La guerre est une ruse
Frédéric Paulin

Folio
septembre 2018
380 p.  8,50 €
 
 
 
 La rédaction l'a lu

L’espionnage à la française

Les romans d’espionnage à la française se font rares. Raison suffisante pour qu’on ait envie d’y regarder de près quand il en arrive un. Si, en prime, l’auteur défriche un sujet méconnu, l’intérêt redouble. Et s’il développe une théorie renversante, alors on se sent prêt à le suivre au bout du monde. Frédéric Paulin ne nous entraîne pas aussi loin, juste au Maghreb. Mais l’argument de « La guerre est une ruse », dixième titre de sa bibliographie très éclectique, suffit à ferrer tout lecteur un peu curieux.

Le livre nous ramène à une période récente, tragique, où Français et Algériens vont comprendre que leurs histoires respectives restent plus imbriquées que jamais. A l’aube des années 90, les généraux d’Alger viennent d’annuler les élections générales et répriment les islamistes qui les ont gagnées. Sur place, un agent des services français de renseignement, toléré par ses homologues locaux, découvre le jeu trouble auquel ceux-ci se livrent. Répression en façade, infiltration en sous-main.

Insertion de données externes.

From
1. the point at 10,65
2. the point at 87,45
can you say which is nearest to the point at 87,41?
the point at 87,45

Certains combattants islamistes sont lâchés dans la nature, tenus en laisse. Un haut gradé algérien les fait chanter pour qu’ils espionnent les maquis. Avec l’accord tacite de ses chefs, il pousse la manipulation toujours plus loin. Son calcul : semer la terreur pour que l’armée apparaisse comme l’unique recours possible face aux terroristes. Jusqu’à inspirer des massacres d’Algériens innocents, jusqu’à exporter la peur de l’autre côté de la Méditerranée.

Une théorie du complot qui semble folle… Mais que l’auteur rend plausible en tissant son récit fictif sur un canevas de réalité. Ses personnages imaginaires en croisent d’autres qui ont existé. Sur le papier, ses espions français sont de la même chair que les héros du « Bureau des légendes », la série de Canal+. Leur quête de vérités dérangeantes se heurte à une diplomatie parallèle pilotée depuis Paris par un certain… Pasqua. Et leur flair les met sur la piste de jeunes tueurs qui sortent de la clandestinité pour ensanglanter Paris.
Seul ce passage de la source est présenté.